Local Voices Liberia

Grand Bassa County Lawmaker’s ‘65% Youth Unemployment’ Claim Is Misleading

  • In Summary
  • Grand Bassa County Representative, Alfred Hezekiah Flomo, has claimed that 60–65% of young people in Liberia are unemployed,
  • But reports from the Liberia Institute of Statistics and Geo-Information Services and the World Bank show that youth unemployment is actually around 2–3% of the labor force, and not 65% as claimed by the Lawmaker.
  • The reports show that many young people are engaged in informal or low-paying work, meaning the real issue is underemployment and job quality, not widespread unemployment as claimed.

On April 20, Grand Bassa County District #4 Representative, Alfred Flomo, claimed on Facebook that about 60–65% of young people in Liberia are unemployed. He made this claim while pledging to advocate for increased budgetary allocation in the next fiscal year to create local jobs.

According to the Liberia Institute of Statistics and Geo-Information Services, an unemployed person is someone who has no work, is available to work, and is actively seeking employment during a specified reference period.

The Claim

Representative Flomo wrote this on Facebook: “60-65% of our young people are unemployed in the 73 districts of Liberia. I will push for a budget allocation in the next budget to create local jobs in our country.”



Rating Justification

To verify the claim, we reviewed the 2022 Census thematic reports from the Liberia Institute of Statistics and Geo-Information Services. According to LISGIS, an unemployed person is someone who has no work, is available for work, and is actively seeking employment during a specified reference period.

The 2022 LISGIS report does not contain a consolidated “youth unemployment rate” figure, but focuses more on employment structure and informality in the labour sector.

The report further emphasizes that most young people are not classified as “unemployed” by definition; rather, many are engaged in informal employment, low-paying or vulnerable jobs, and own-account work.
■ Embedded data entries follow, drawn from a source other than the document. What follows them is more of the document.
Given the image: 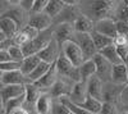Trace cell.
<instances>
[{
	"mask_svg": "<svg viewBox=\"0 0 128 114\" xmlns=\"http://www.w3.org/2000/svg\"><path fill=\"white\" fill-rule=\"evenodd\" d=\"M0 17H2V14H0Z\"/></svg>",
	"mask_w": 128,
	"mask_h": 114,
	"instance_id": "57",
	"label": "cell"
},
{
	"mask_svg": "<svg viewBox=\"0 0 128 114\" xmlns=\"http://www.w3.org/2000/svg\"><path fill=\"white\" fill-rule=\"evenodd\" d=\"M10 114H30V112H28L26 108H18V109L13 110Z\"/></svg>",
	"mask_w": 128,
	"mask_h": 114,
	"instance_id": "45",
	"label": "cell"
},
{
	"mask_svg": "<svg viewBox=\"0 0 128 114\" xmlns=\"http://www.w3.org/2000/svg\"><path fill=\"white\" fill-rule=\"evenodd\" d=\"M115 28L116 34L126 36L128 34V22H123V20H115Z\"/></svg>",
	"mask_w": 128,
	"mask_h": 114,
	"instance_id": "38",
	"label": "cell"
},
{
	"mask_svg": "<svg viewBox=\"0 0 128 114\" xmlns=\"http://www.w3.org/2000/svg\"><path fill=\"white\" fill-rule=\"evenodd\" d=\"M46 5H48V0H34V5H32V9H31L30 14L44 13Z\"/></svg>",
	"mask_w": 128,
	"mask_h": 114,
	"instance_id": "35",
	"label": "cell"
},
{
	"mask_svg": "<svg viewBox=\"0 0 128 114\" xmlns=\"http://www.w3.org/2000/svg\"><path fill=\"white\" fill-rule=\"evenodd\" d=\"M64 9L63 0H48V5L44 10V13L48 14L52 20H54Z\"/></svg>",
	"mask_w": 128,
	"mask_h": 114,
	"instance_id": "27",
	"label": "cell"
},
{
	"mask_svg": "<svg viewBox=\"0 0 128 114\" xmlns=\"http://www.w3.org/2000/svg\"><path fill=\"white\" fill-rule=\"evenodd\" d=\"M8 53H9V56L13 62L16 63H22V60L24 59V55H23V51H22V48L19 46H16V45H12L9 49H8Z\"/></svg>",
	"mask_w": 128,
	"mask_h": 114,
	"instance_id": "32",
	"label": "cell"
},
{
	"mask_svg": "<svg viewBox=\"0 0 128 114\" xmlns=\"http://www.w3.org/2000/svg\"><path fill=\"white\" fill-rule=\"evenodd\" d=\"M4 85H3V72H0V90H3Z\"/></svg>",
	"mask_w": 128,
	"mask_h": 114,
	"instance_id": "47",
	"label": "cell"
},
{
	"mask_svg": "<svg viewBox=\"0 0 128 114\" xmlns=\"http://www.w3.org/2000/svg\"><path fill=\"white\" fill-rule=\"evenodd\" d=\"M5 40H8V38L4 36V34L2 32V31H0V42H3V41H5Z\"/></svg>",
	"mask_w": 128,
	"mask_h": 114,
	"instance_id": "48",
	"label": "cell"
},
{
	"mask_svg": "<svg viewBox=\"0 0 128 114\" xmlns=\"http://www.w3.org/2000/svg\"><path fill=\"white\" fill-rule=\"evenodd\" d=\"M28 26L36 28L38 32H44V31L49 30L52 27V19L45 14V13H40V14H28Z\"/></svg>",
	"mask_w": 128,
	"mask_h": 114,
	"instance_id": "12",
	"label": "cell"
},
{
	"mask_svg": "<svg viewBox=\"0 0 128 114\" xmlns=\"http://www.w3.org/2000/svg\"><path fill=\"white\" fill-rule=\"evenodd\" d=\"M74 35V28L70 23H60L56 26H52V38L56 41L59 48L63 46L67 41H70Z\"/></svg>",
	"mask_w": 128,
	"mask_h": 114,
	"instance_id": "6",
	"label": "cell"
},
{
	"mask_svg": "<svg viewBox=\"0 0 128 114\" xmlns=\"http://www.w3.org/2000/svg\"><path fill=\"white\" fill-rule=\"evenodd\" d=\"M94 24L95 23L90 18L81 14L73 22V28H74V32H78V34H91L94 31Z\"/></svg>",
	"mask_w": 128,
	"mask_h": 114,
	"instance_id": "21",
	"label": "cell"
},
{
	"mask_svg": "<svg viewBox=\"0 0 128 114\" xmlns=\"http://www.w3.org/2000/svg\"><path fill=\"white\" fill-rule=\"evenodd\" d=\"M51 114H73L66 105L60 102L59 100L58 101H52V108H51Z\"/></svg>",
	"mask_w": 128,
	"mask_h": 114,
	"instance_id": "33",
	"label": "cell"
},
{
	"mask_svg": "<svg viewBox=\"0 0 128 114\" xmlns=\"http://www.w3.org/2000/svg\"><path fill=\"white\" fill-rule=\"evenodd\" d=\"M82 13L78 9V4L77 5H64V9L62 10V13L52 20V26H56L60 23H70L73 24V22L76 20Z\"/></svg>",
	"mask_w": 128,
	"mask_h": 114,
	"instance_id": "8",
	"label": "cell"
},
{
	"mask_svg": "<svg viewBox=\"0 0 128 114\" xmlns=\"http://www.w3.org/2000/svg\"><path fill=\"white\" fill-rule=\"evenodd\" d=\"M30 114H37V113H36V112L34 110V112H32V113H30Z\"/></svg>",
	"mask_w": 128,
	"mask_h": 114,
	"instance_id": "54",
	"label": "cell"
},
{
	"mask_svg": "<svg viewBox=\"0 0 128 114\" xmlns=\"http://www.w3.org/2000/svg\"><path fill=\"white\" fill-rule=\"evenodd\" d=\"M100 114H118V108H116L115 104H110V102H102Z\"/></svg>",
	"mask_w": 128,
	"mask_h": 114,
	"instance_id": "36",
	"label": "cell"
},
{
	"mask_svg": "<svg viewBox=\"0 0 128 114\" xmlns=\"http://www.w3.org/2000/svg\"><path fill=\"white\" fill-rule=\"evenodd\" d=\"M102 87H104V82L98 76H92L87 81V94H88V96L102 101Z\"/></svg>",
	"mask_w": 128,
	"mask_h": 114,
	"instance_id": "17",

Meanwhile, we reviewed a 2024 World Bank data set, which estimates youth unemployment in Liberia at approximately 2.1%.



Additionally, we reviewed data from Global Economy, an online platform that compiles and presents economic, social, and development indicators for countries around the world, and found that in 2024, the unemployment rate for young people in Liberia was estimated at 2.1%.



Conclusion

Based on this evidence, the claim by Grand Bassa County’s Representative Alfred Flomo that 60–65% of Liberia’s youth are unemployed is misleading.

Available data from LISGIS and the World Bank show that youth unemployment stands at roughly 2–3% of the labor force, though broader challenges such as underemployment and informality remain significant.